Selected extract>

It’s a well known fact that tea has been
consumed in China for centuries, but how did it become the most popular
beverage in the world?
Many will have heard of the famous Silk Road, but the Ancient
Tea Horse Roads were the routes that allowed the transportation of tea between
Ancient China and West Asia.
There were several of these ancient routes but the two main ones
stemmed from the two major tea production areas, Puerh in Yunnan and Ya’an
in Sichuan and for thousands of years human feet and horses hoofs treaded these
routes trading in tea and Tibetan horses.
Along these unpaved and rugged roads stretching for more than
4000km from the Yunnan - Guizhou plateau to the Qinghai - Tibet plateau, tea,
salt and sugar were traded into Tibet and horses, cows, furs and other local
products passed into China.These ancient commercial passages first appeared
during the Tang Dynasty (618 - 907) and lasted until the 1960’s
when the Tibetan highways were constructed. As well as trade routes these
corridors were very important for the political, economic, social and cultural
development of the very different ethnic groups that lived along the way.

Provided records>
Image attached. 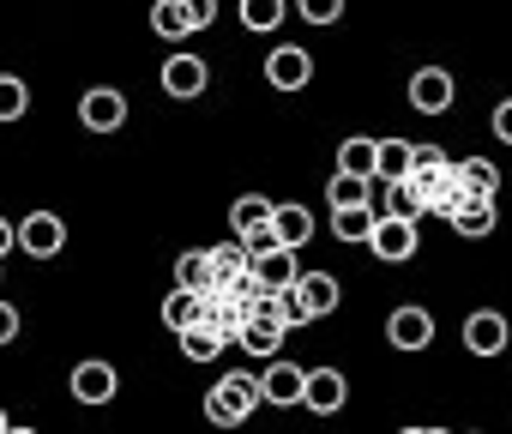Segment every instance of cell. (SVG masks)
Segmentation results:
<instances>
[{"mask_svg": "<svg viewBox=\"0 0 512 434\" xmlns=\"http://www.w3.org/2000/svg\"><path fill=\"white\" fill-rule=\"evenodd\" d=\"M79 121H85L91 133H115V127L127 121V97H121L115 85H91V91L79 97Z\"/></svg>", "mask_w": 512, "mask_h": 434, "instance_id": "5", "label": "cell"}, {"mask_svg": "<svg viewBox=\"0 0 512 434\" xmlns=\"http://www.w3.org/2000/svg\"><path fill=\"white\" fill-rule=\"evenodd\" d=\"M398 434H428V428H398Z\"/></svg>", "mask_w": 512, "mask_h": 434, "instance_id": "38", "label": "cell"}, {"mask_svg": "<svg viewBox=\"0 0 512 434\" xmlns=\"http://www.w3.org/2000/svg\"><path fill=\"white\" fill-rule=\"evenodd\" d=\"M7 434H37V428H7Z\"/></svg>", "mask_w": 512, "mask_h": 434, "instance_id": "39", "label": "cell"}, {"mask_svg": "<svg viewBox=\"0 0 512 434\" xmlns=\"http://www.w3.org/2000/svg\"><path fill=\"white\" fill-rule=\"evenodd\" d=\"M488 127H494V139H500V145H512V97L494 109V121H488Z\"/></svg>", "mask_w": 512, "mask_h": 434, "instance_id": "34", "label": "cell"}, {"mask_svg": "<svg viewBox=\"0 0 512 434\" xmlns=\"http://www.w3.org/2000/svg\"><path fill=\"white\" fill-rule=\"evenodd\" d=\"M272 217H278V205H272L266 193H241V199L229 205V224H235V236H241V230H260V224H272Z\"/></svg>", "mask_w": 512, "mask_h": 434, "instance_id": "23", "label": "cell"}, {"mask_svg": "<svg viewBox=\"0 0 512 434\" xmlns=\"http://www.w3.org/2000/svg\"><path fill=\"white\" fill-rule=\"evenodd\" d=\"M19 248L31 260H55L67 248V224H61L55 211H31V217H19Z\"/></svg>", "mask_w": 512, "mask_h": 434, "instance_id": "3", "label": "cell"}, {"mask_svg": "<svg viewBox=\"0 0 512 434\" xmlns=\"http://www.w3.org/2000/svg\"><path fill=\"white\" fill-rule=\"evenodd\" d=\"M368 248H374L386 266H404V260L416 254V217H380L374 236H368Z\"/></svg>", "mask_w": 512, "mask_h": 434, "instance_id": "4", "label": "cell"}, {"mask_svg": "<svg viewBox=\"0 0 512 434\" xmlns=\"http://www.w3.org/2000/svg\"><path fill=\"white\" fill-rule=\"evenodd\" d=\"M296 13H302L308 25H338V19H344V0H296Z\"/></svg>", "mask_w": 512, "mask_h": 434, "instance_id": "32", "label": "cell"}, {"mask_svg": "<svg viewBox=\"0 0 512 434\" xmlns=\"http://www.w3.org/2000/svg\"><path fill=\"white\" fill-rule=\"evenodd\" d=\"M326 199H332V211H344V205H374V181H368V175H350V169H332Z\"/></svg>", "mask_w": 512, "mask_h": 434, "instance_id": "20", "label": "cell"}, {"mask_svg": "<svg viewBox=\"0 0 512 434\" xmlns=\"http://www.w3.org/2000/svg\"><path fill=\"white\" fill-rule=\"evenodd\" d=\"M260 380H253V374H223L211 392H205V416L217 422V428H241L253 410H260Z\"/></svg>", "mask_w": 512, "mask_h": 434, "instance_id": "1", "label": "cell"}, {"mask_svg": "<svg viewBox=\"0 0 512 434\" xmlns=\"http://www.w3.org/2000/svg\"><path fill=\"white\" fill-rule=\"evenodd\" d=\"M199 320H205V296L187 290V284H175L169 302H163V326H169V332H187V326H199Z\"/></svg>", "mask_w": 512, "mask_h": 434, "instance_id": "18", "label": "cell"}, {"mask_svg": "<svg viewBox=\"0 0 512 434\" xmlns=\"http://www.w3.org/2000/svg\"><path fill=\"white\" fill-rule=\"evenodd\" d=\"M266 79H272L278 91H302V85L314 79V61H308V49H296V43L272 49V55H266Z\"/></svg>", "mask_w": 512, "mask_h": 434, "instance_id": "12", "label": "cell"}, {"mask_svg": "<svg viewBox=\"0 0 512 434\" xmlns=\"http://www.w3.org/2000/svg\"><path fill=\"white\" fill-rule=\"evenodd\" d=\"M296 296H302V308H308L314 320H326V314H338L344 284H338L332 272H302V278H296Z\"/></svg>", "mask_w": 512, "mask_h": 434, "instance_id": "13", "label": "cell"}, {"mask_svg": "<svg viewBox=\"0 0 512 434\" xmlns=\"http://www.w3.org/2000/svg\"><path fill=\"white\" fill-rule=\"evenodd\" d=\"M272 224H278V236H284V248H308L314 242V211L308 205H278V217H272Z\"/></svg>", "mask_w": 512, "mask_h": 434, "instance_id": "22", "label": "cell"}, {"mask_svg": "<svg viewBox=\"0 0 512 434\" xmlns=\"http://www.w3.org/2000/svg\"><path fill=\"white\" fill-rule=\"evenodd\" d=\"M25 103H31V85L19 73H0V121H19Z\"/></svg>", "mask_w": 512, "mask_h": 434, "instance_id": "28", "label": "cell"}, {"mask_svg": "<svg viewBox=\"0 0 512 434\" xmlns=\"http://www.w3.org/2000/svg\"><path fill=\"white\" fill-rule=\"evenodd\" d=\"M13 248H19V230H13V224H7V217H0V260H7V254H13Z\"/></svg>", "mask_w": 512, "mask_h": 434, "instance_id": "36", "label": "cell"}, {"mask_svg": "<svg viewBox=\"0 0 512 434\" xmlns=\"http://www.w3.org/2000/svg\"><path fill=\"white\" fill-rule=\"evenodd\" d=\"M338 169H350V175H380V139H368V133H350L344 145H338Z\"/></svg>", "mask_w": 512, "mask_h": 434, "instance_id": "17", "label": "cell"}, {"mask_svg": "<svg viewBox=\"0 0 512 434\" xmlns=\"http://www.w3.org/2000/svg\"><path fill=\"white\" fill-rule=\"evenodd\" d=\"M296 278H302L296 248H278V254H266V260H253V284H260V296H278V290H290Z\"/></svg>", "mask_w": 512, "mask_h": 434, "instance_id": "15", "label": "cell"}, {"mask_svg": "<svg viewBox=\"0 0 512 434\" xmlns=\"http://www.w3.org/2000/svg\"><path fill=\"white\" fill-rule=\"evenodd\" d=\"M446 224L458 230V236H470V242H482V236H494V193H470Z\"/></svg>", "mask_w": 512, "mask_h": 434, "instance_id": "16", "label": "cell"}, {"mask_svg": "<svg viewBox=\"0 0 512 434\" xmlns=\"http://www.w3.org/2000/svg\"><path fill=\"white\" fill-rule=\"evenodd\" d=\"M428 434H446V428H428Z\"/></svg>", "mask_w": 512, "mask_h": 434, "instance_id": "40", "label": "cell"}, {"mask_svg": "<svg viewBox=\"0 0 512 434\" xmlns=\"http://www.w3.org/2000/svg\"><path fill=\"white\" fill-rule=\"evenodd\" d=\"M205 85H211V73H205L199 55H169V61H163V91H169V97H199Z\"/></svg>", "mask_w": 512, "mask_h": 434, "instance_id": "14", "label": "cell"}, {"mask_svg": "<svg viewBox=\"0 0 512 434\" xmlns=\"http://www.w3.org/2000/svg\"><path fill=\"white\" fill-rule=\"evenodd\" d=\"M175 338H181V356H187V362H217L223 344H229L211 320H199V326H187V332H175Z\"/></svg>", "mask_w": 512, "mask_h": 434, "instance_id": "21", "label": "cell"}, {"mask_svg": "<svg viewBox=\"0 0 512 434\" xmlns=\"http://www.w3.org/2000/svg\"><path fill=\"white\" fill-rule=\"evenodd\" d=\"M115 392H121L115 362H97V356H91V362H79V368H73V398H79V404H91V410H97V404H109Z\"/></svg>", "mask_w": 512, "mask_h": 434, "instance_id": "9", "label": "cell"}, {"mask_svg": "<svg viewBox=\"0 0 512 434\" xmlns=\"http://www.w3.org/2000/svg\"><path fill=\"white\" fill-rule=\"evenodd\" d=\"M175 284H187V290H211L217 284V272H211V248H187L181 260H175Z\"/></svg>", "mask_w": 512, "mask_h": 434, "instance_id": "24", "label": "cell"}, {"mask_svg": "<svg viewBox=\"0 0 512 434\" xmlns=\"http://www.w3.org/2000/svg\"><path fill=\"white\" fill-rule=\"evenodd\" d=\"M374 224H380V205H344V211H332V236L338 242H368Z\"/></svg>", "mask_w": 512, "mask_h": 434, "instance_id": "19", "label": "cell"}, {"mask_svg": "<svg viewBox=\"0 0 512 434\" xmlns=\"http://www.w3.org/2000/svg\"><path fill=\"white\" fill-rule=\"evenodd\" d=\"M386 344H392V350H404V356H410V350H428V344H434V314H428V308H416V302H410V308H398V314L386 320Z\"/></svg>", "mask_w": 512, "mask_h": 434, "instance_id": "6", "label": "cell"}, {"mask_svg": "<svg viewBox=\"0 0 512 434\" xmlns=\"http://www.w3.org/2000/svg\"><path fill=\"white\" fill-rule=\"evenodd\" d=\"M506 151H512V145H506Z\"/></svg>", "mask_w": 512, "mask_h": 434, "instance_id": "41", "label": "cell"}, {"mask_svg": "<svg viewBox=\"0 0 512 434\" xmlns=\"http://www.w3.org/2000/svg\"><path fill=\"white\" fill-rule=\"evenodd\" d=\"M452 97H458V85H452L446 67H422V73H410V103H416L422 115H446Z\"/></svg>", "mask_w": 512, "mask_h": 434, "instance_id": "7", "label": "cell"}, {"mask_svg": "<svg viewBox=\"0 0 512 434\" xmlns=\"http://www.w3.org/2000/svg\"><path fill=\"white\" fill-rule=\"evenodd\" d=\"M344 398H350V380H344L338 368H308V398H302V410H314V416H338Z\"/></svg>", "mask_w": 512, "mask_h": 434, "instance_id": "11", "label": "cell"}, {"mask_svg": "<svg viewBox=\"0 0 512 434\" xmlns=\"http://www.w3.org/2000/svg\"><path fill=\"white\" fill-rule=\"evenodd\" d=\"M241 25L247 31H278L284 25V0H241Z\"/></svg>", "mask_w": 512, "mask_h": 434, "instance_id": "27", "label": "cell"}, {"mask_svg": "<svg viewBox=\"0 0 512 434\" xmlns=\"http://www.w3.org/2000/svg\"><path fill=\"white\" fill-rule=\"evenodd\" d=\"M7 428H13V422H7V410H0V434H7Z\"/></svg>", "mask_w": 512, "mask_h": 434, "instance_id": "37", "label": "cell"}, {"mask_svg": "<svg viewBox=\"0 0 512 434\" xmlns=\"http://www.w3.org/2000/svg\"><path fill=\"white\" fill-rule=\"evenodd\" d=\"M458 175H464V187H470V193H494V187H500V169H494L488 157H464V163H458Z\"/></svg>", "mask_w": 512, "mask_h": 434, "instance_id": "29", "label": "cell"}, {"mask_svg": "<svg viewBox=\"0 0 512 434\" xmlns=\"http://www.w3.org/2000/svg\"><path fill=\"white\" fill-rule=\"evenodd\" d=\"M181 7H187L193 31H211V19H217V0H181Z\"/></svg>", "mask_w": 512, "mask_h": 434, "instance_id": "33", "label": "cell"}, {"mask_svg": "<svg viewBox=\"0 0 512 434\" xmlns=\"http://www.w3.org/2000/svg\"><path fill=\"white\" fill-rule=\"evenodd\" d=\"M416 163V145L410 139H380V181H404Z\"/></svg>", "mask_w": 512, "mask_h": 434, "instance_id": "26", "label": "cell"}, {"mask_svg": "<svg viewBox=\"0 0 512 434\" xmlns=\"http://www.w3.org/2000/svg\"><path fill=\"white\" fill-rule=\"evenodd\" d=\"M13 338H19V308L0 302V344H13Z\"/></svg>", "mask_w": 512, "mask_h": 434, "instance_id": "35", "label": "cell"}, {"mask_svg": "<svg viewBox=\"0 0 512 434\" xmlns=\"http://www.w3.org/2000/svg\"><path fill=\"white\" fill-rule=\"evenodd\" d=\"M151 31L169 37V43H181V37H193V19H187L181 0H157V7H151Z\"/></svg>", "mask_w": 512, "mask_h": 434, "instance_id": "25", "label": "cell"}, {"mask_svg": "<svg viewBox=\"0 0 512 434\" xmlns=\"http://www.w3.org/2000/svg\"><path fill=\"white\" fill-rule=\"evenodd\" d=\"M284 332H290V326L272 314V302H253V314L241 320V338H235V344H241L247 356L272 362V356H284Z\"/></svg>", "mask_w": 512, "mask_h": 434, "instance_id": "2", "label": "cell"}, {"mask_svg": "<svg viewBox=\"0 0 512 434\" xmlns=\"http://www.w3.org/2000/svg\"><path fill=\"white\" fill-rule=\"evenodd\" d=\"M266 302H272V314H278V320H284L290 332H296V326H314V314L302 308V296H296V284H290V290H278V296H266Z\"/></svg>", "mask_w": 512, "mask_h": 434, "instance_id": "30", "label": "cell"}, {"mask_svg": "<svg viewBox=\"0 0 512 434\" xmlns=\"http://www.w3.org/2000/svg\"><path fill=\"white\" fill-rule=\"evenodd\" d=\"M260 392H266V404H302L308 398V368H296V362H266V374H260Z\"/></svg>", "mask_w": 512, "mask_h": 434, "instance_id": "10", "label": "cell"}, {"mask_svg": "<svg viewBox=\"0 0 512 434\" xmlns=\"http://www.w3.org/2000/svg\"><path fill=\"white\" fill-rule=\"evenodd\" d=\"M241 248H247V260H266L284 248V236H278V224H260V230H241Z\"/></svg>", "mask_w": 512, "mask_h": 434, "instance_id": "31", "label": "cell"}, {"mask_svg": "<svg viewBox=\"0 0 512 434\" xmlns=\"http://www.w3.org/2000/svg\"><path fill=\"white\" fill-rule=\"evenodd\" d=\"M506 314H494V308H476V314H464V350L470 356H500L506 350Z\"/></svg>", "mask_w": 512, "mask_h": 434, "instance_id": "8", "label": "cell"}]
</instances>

Exercise set>
**A.** Please list each kind of development that the Tea Horse Roads text says the corridors were important for.
**B.** Decide whether each statement agrees with the Tea Horse Roads text, giving yes or no with the deciding words quoted: (i) The routes first appeared during the Tang Dynasty. (ii) The roads were paved. (iii) The routes lasted until the 1980s.
**C.** According to the Tea Horse Roads text, how far did the roads stretch?
The records come from a different source.

List of solutions>
**A.** Political, economic, social, cultural

**B.**
(i) Yes: "These ancient commercial passages first appeared during the Tang Dynasty (618 - 907)"
(ii) No: "Along these unpaved and rugged roads"
(iii) No: "lasted until the 1960’s when the Tibetan highways were constructed"

**C.** More than 4000km, from the Yunnan - Guizhou plateau to the Qinghai - Tibet plateau.